Leave out the pictures and restate the rest of the data exactly.

__Supplied material__
──────

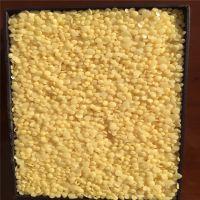 米糠蜡 硬度高 精制米糠蜡 黄色 化妆品化工可用 颗粒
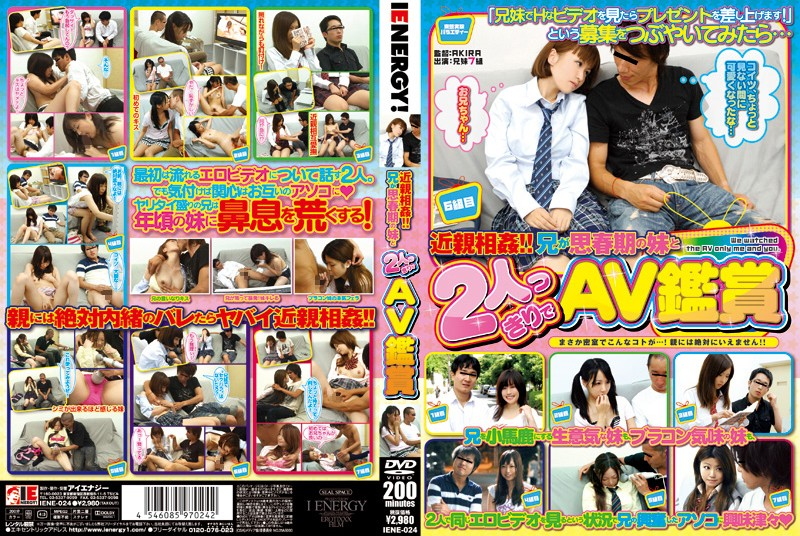 1iene024pl IENE 024 Incest Brother and Sister Watch AV Together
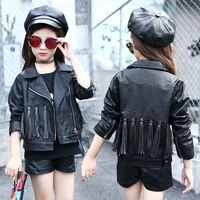 girls fringed leather jacket autumn girls leather outerwear cardigan teen girls short coat for children black pu leather coats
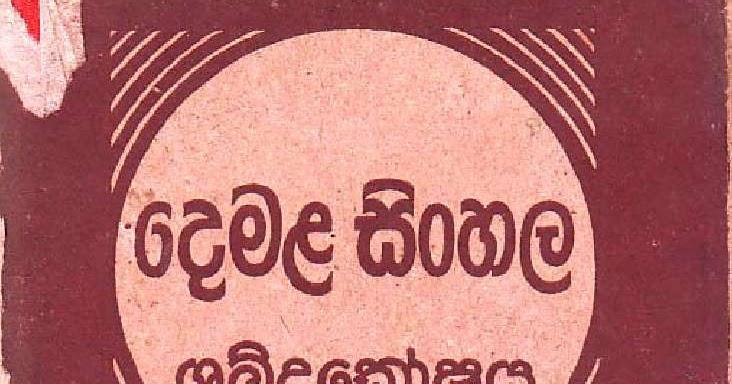 free  sinhala kamasutra pdf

──────

__Response to this task__
 米糠蜡 硬度高 精制米糠蜡 黄色 化妆品化工可用 颗粒
 1iene024pl IENE 024 Incest Brother and Sister Watch AV Together
 girls fringed leather jacket autumn girls leather outerwear cardigan teen girls short coat for children black pu leather coats
 free  sinhala kamasutra pdf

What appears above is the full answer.